# Bio-wheel!! I'm frustrated and need help!!



## edouthirt (Jan 22, 2008)

So ironically, the same day I was helping somebody else on this site in regards to trying to get their bio-wheel spinning again, I went home and the bio-wheel in my eclipse system stopped spinning as well.

I cleaned out the cups that the arms of the wheel sit in, I cleaned the whole area in fact around where the bio-wheel sits, and I cleaned the pump and impeller to make sure the flow wasn't reduced. And no matter what I have tried, the wheel will start spinning great when I firts put it back in, then while I'm standing there it will start to slow down, and then spin irregularly, and then completely stop...

This has been going on for about a week now and I'm getting annoyed.

I added some ceramic ring media from my fully established filter on my other tank to the filter tray just for some back up bio-filtration while this gets worked out.

I noticed that the bio-wheel had an open slit in between two of the pleated pieces so I figured maybe it broke and now water slowly fills the inside of it to the point where it's too heavy to spin?? But then I did go and buy a replacement and the brand new one has the same open slit. So I'm assuming they are made that way... can anyone confirm that?

And... the brand new wheel acts exactly the same as the old one... meaning that it starts off fine, then slows, then spins irregularly, then stops.

Hence, I'm frustrated.

Any ideas??

I'm actually thinking about giving it up and modifying the bio-wheel area into a trickle filter with bioballs or something.


----------



## jfly (Feb 17, 2009)

my biowheel, after looking has the same slit in it as well.. eclipse?? mine is emperor 400 and peguin 330.. i believe i was the one you were talking with.. i cant get mine to spin but randomly and im wondering if a large shipment was bad or something *** bought 2 new ones and same ol doody?? anyone else noticing this


----------



## edouthirt (Jan 22, 2008)

*jfly*

Eclipse is a light plus filtration built in hood that marineland makes. Check it out here...
http://www.drsfostersmith.com/product/p ... catid=3867

I also sent an email to marineland explaining the issue in detail. When I hear back from them I will post here and let you know what they said.


----------



## Donfish (Dec 24, 2007)

Should not be a slit there, that's the problem. Sounds like that sucker is filling with water like you say.

I have a Penguin 100, 2-150's, a 200 and an Eclipse hood and none have slits and all turn.

I should add I have no love affair with these filters, while my biowheels work, the impellers sound like marble grinders on some of them even in sandless, clean tanks, right out of the box and after a month break-in period.
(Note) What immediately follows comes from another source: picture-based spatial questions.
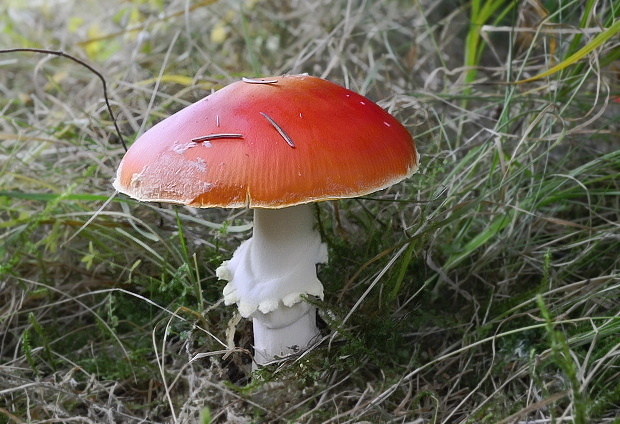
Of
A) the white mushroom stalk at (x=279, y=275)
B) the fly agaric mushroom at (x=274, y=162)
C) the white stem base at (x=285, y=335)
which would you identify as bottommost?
the white stem base at (x=285, y=335)

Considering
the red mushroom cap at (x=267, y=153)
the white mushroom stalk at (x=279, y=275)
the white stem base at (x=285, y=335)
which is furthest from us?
the white stem base at (x=285, y=335)

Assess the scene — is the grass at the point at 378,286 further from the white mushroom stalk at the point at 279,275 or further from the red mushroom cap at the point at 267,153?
the red mushroom cap at the point at 267,153

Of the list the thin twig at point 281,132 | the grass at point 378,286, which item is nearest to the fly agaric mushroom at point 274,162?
the thin twig at point 281,132

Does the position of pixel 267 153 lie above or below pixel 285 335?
above

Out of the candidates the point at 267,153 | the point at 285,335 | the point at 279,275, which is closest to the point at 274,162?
the point at 267,153

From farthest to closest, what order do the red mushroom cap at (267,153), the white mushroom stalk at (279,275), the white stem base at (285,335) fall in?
the white stem base at (285,335) → the white mushroom stalk at (279,275) → the red mushroom cap at (267,153)

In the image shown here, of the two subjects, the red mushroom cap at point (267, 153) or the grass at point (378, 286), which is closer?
the red mushroom cap at point (267, 153)

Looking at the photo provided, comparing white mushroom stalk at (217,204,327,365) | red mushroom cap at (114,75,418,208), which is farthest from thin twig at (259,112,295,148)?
white mushroom stalk at (217,204,327,365)

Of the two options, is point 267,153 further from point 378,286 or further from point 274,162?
point 378,286

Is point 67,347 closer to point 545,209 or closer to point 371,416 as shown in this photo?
point 371,416
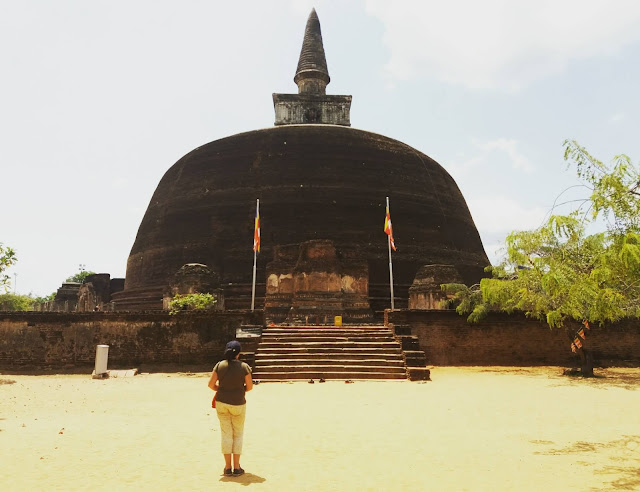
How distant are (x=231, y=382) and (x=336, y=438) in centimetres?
181

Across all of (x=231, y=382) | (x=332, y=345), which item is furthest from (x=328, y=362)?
(x=231, y=382)

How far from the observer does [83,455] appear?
487 centimetres

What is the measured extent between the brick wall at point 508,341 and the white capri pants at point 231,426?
30.2 feet

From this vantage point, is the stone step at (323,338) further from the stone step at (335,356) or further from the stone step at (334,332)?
the stone step at (335,356)

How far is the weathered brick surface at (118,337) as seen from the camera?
41.4 ft

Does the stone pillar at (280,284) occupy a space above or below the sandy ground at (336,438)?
above

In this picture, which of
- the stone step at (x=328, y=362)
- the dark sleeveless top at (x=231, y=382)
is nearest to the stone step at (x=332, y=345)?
the stone step at (x=328, y=362)

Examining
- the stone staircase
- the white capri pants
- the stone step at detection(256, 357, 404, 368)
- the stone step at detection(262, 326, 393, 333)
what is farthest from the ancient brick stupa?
the white capri pants

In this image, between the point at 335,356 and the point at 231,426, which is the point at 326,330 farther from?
the point at 231,426

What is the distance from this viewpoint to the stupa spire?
1173 inches

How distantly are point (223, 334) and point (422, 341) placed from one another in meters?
4.97

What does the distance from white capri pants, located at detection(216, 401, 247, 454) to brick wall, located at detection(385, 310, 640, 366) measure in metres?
9.19

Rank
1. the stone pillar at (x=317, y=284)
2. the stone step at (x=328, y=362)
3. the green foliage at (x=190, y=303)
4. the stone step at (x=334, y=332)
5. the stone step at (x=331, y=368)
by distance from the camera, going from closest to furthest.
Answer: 1. the stone step at (x=331, y=368)
2. the stone step at (x=328, y=362)
3. the stone step at (x=334, y=332)
4. the green foliage at (x=190, y=303)
5. the stone pillar at (x=317, y=284)

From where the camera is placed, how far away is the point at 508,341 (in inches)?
527
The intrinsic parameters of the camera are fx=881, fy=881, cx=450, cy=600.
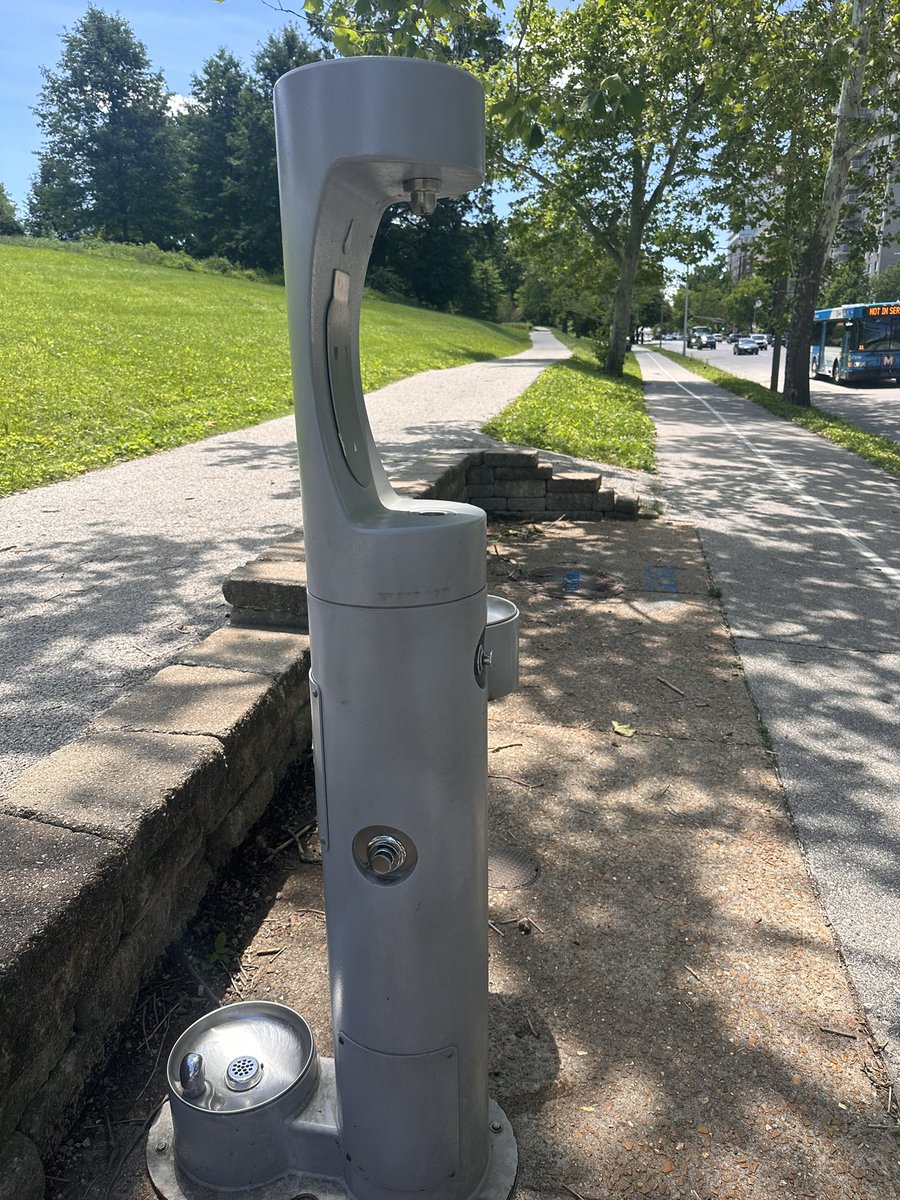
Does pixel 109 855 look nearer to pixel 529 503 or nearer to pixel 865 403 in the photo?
pixel 529 503

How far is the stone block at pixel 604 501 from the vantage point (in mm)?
8055

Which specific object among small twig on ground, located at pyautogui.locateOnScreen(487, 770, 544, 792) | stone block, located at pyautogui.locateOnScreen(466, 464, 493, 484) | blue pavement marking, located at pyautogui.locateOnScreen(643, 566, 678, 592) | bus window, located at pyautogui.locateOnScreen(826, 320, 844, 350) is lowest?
small twig on ground, located at pyautogui.locateOnScreen(487, 770, 544, 792)

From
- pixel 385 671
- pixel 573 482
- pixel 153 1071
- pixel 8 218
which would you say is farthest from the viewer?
pixel 8 218

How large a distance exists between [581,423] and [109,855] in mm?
12574

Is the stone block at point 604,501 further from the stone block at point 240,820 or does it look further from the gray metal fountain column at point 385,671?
the gray metal fountain column at point 385,671

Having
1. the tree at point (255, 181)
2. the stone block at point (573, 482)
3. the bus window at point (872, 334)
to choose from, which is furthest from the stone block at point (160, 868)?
the tree at point (255, 181)

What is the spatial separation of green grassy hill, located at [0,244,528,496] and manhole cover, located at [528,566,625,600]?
4510 millimetres

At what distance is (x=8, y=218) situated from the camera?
7362cm

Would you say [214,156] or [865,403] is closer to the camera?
[865,403]

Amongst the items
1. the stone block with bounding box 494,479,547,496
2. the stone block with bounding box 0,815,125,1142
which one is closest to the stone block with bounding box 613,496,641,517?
the stone block with bounding box 494,479,547,496

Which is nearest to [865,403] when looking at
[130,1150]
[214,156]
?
[130,1150]

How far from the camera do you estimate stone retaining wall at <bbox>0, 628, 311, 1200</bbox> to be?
68.8 inches

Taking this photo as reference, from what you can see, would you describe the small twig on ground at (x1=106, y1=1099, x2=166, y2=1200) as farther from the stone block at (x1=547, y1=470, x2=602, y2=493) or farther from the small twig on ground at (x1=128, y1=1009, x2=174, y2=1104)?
the stone block at (x1=547, y1=470, x2=602, y2=493)

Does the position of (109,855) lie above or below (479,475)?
above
I went *back* to using Aquaclears, now only if Hagen would use the type of plastic Marineland uses on their housings.


----------



## RICHARD_STUDEBAKER (Mar 19, 2009)

I just took a look at some brand new spare bio-wheels for an Emp 400 that I have as back up and there is definitely no slit in them is ur filter new.


----------



## edouthirt (Jan 22, 2008)

the filter is not new, but both the bio-wheel (1 year old) in there already and the new one I bought both have an open slit. Perhaps jfly is right... a bad batch? but home come the 1 year old one worked fine until recently...

I'm still waiting to hear back from marineland. I'm interested to see what they have to say.


----------



## acrosstic (Mar 24, 2008)

Did you clean the little plastic ends of the frame that the biowheel sits on?

Just a little sludge there is enough to stop a wheel once it gets wet enough.

There is the plastic poles and also little nobs that attach to the poles. The nobs then sit into the frame. Clean it all, maybe even a little hard water buildup on them.

I've had new/clean biowheels not spin because of the little nobs or poles being dirty.


----------



## edouthirt (Jan 22, 2008)

> Did you clean the little plastic ends of the frame that the biowheel sits on?
> 
> Just a little sludge there is enough to stop a wheel once it gets wet enough.
> 
> ...


Yeah, I did it all, several times... there's definitely something else going on.


----------



## jfly (Feb 17, 2009)

went today to lgs.. guess what!?!?! no slits in the new wheels.. i guess we got a bum batch from factory.. oh well ill just eat that one  i just hate losing my bacteria


----------



## edouthirt (Jan 22, 2008)

> went today to lgs.. guess what!?!?! no slits in the new wheels.. i guess we got a bum batch from factory


hmmmmm... man that sucks... it's still weird that the one that has been in my filter for over a year worked fine until recently... even though it had the open slit.

Marineland replied but didn't address the opening in it... I replied asking specifically about it... I'll let you know.[/quote]


----------



## Donfish (Dec 24, 2007)

jfly said:


> went today to lgs.. guess what!?!?! no slits in the new wheels.. i guess we got a bum batch from factory.. oh well ill just eat that one  i just hate losing my bacteria


Don't lose all your bacteria, float the wheel in the tank or bust it apart and stick the stuff in a filter somewhere, it should help the bacteria recover fast.


----------



## Aura (Oct 29, 2005)

edouthirt, have you checked to see if the wheel will turn if you remove the filter cartridge?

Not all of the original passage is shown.